なにかお返しがしたいと思いながら、ねむった。
夜もなんだか騒がしい声が聞こえて、夢うつつのまま飲まされた気がする。
翌日、少し元気になった私はまた飲まされそうとして悲鳴を上げた。
「待って!ちょっと待って!」
女性は不思議そうに首をかしげた。
口に含んでいたスープを一度嚥下する。
「フェリさまどうしたの?」
「どうしたって、こっちのセリフよ! 今までもこうして飲ませてくれていたの?」
「うん」
「うん、て・・・」
私は毛布に顔をうずめた。
まさか、口移しだったなんて・・・。
予想外すぎて、言葉もでない。
「フェリさま?」
はあ・・・。
私は女性を見上げた。
悪いことをしたなんて微塵も思っていない。
きらきらした瞳・・・。
私も誰かに聞いたわけじゃないけど、番の行為なんだろうとは察している。
森に棲む動物たちも番で舐め合ったりしているし。
赤の他人同士が気軽にしていいものじゃない。
「私なんかにだめよ。

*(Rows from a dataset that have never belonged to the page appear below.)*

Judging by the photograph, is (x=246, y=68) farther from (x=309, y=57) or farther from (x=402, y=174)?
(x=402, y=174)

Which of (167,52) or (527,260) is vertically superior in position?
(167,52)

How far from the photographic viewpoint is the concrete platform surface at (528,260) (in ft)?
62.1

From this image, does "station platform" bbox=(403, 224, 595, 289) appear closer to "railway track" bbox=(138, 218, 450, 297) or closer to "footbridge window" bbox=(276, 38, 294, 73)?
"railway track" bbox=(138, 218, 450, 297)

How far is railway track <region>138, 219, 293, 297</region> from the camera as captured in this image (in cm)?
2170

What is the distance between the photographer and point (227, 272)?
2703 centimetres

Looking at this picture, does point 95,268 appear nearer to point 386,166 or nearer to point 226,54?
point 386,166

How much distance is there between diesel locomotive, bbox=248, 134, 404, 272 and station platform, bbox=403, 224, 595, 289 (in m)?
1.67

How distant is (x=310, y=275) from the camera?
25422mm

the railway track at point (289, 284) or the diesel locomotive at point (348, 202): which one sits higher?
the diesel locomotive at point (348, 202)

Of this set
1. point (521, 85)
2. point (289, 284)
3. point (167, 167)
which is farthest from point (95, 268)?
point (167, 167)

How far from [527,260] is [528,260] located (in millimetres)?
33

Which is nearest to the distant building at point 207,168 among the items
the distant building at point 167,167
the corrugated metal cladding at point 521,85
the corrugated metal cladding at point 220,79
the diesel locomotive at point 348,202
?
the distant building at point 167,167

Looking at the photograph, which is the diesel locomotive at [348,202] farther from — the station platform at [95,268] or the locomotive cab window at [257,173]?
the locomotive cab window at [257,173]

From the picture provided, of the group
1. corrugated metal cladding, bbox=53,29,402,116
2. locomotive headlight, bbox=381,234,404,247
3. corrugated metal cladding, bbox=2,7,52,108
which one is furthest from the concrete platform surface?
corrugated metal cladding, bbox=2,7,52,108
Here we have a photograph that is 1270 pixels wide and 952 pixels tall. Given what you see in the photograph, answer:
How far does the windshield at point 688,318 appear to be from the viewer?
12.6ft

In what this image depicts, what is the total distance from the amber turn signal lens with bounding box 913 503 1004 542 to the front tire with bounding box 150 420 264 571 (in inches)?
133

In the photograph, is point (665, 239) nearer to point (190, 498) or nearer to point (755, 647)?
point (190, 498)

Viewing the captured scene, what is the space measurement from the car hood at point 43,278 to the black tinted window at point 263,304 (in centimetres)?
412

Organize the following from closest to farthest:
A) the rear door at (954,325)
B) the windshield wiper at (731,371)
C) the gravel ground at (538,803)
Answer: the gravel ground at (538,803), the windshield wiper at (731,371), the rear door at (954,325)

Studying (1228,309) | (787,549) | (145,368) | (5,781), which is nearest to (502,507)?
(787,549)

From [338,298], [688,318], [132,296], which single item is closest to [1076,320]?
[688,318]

大事な人とすることだから。大事な人のためにとっておいて?」
「フェリさま大事。なにより大事。一番大事。いい」
最後は疑問系ではない。
いいでしょ、と言い切ってきた。
「あなたご家族は? その石のお人形だけ?」
家族がいれば説得してくれるのでは、と思ったのだけどまた想像を超える回答がきた。
「かぞく? 人間のいう家族?」
「ええ」
「血つながってる?」
「そうね」
「わたしの家族フェリさま! フェリさま家族!」
「んん?? 待って。本当にわからない。おじいさまかあの人に隠し子がいたってことなの?」
「ちがう。フェリさま覚えてないの? フェリさまが助けた。ラウ湖。穴狐」
「あなぎつね?」
私は一番最後に見た穴狐のことを思い出した。